Pakistan’s information technology sector may face a significant tax increase in the upcoming federal budget. Sources indicate that the federal government is considering raising the tax rate on IT companies from 0.25 percent to 1 percent. This change would increase the overall tax burden by around 300 percent.
This possible hike comes at a time when Pakistan’s technology sector is showing strong performance in exports and freelance income. According to the Pakistan Economic Survey 2025-26, ICT export remittances grew nearly 20 percent to 3.388 billion dollars during July to March of FY2025-26. This compares with 2.829 billion dollars in the same period last year.
Meanwhile, the freelance economy continued its strong upward trend.
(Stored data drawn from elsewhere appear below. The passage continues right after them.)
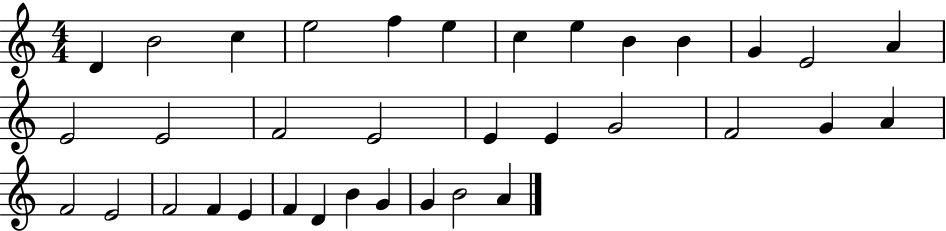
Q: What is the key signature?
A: C major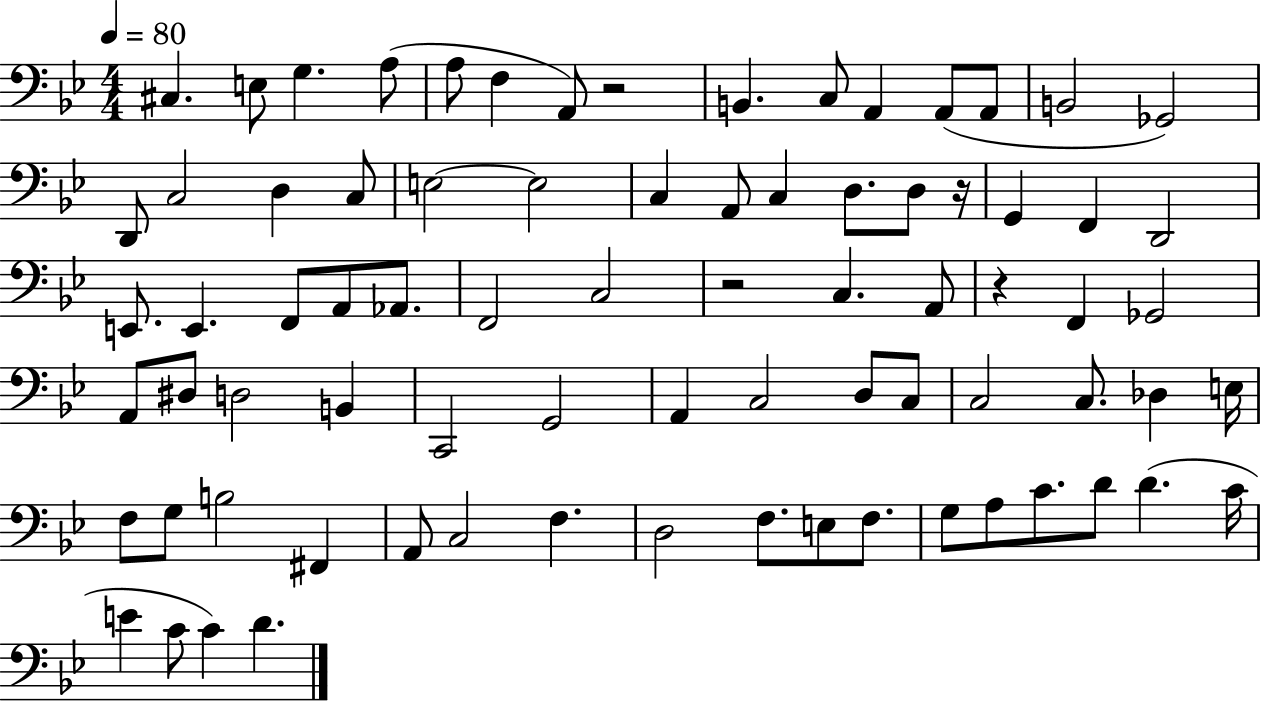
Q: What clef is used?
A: bass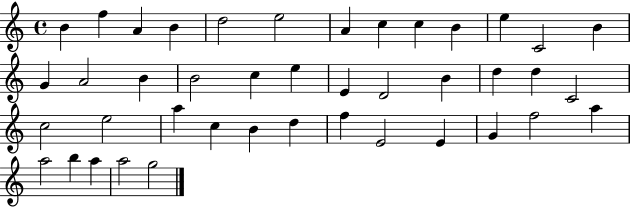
B4/q F5/q A4/q B4/q D5/h E5/h A4/q C5/q C5/q B4/q E5/q C4/h B4/q G4/q A4/h B4/q B4/h C5/q E5/q E4/q D4/h B4/q D5/q D5/q C4/h C5/h E5/h A5/q C5/q B4/q D5/q F5/q E4/h E4/q G4/q F5/h A5/q A5/h B5/q A5/q A5/h G5/h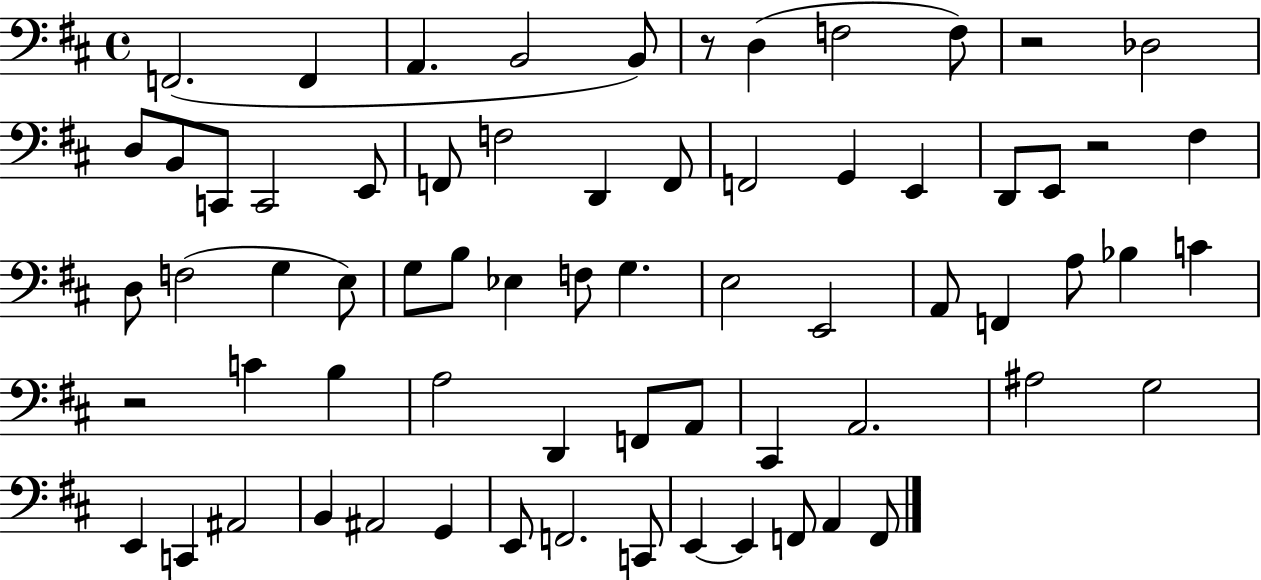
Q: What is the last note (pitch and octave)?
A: F2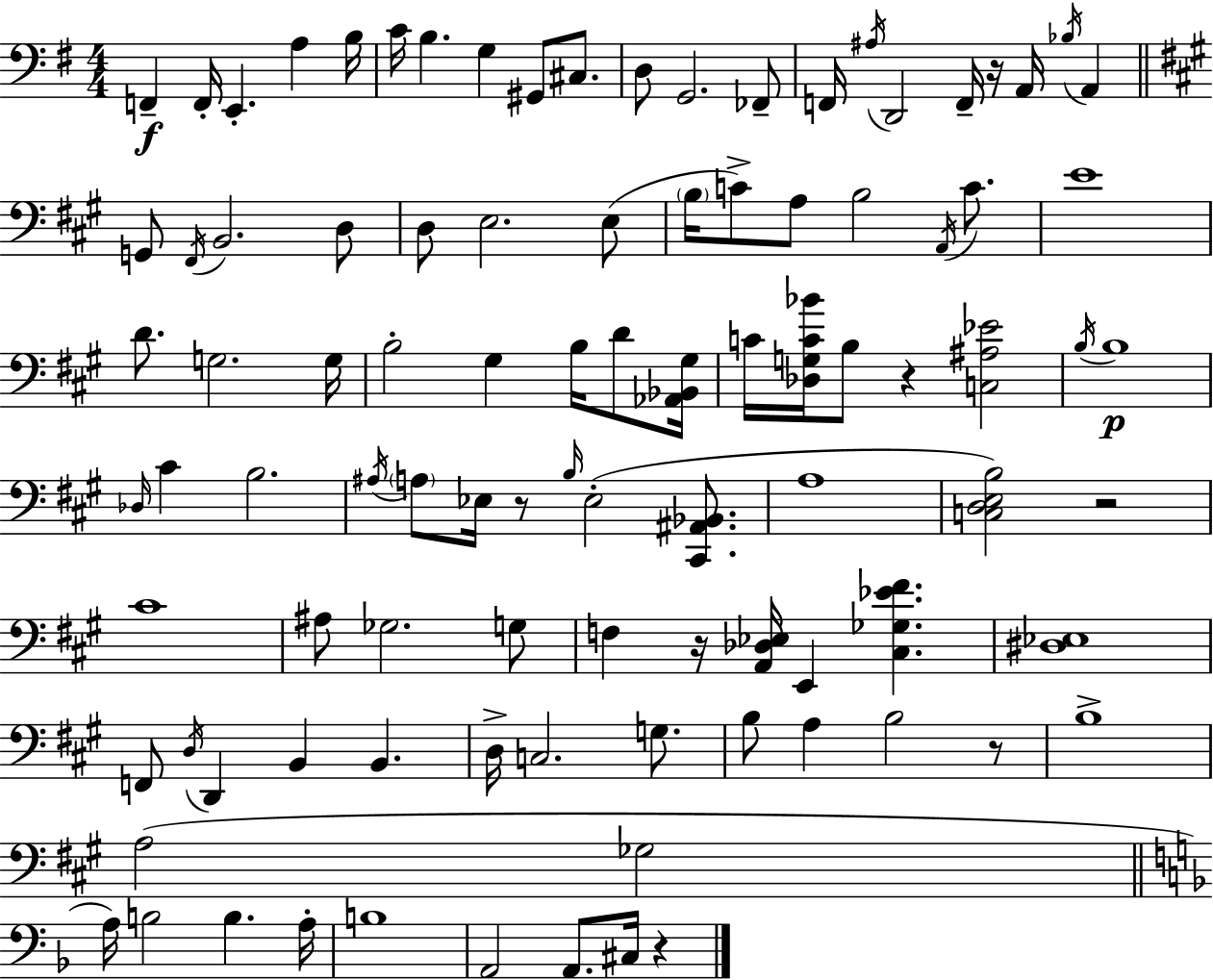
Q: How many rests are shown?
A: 7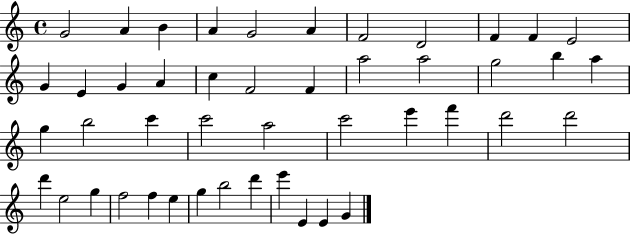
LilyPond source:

{
  \clef treble
  \time 4/4
  \defaultTimeSignature
  \key c \major
  g'2 a'4 b'4 | a'4 g'2 a'4 | f'2 d'2 | f'4 f'4 e'2 | \break g'4 e'4 g'4 a'4 | c''4 f'2 f'4 | a''2 a''2 | g''2 b''4 a''4 | \break g''4 b''2 c'''4 | c'''2 a''2 | c'''2 e'''4 f'''4 | d'''2 d'''2 | \break d'''4 e''2 g''4 | f''2 f''4 e''4 | g''4 b''2 d'''4 | e'''4 e'4 e'4 g'4 | \break \bar "|."
}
Freelancer remittances increased by 51 percent year-on-year to 856.3 million dollars. This highlights the rising role of Pakistan’s digital workforce in earning foreign exchange.
However, concerns are growing within the tech community over the possible tax revision. The development comes only days after the Pakistan Freelancers Association (PAFLA) urged the government to maintain a supportive tax structure for freelancers and the wider digital sector in the Federal Budget 2026-27.
In its recommendations, PAFLA asked the Federal Board of Revenue (FBR) and the Ministry of Finance to keep the current 0.25 percent tax rate on foreign exchange earnings for at least ten years.
In addition, the association suggested setting up freelancing hubs in major cities. It also proposed subsidies for internationally recognized certifications. Moreover, it called for initiatives to improve workforce skills.
Experts believe a stable and competitive tax policy is important for export growth. It also helps attract investment and expand Pakistan’s presence in global digital markets. For now, the government has not made a final decision on the proposed increase. The matter is expected to be clarified during today’s budget presentation.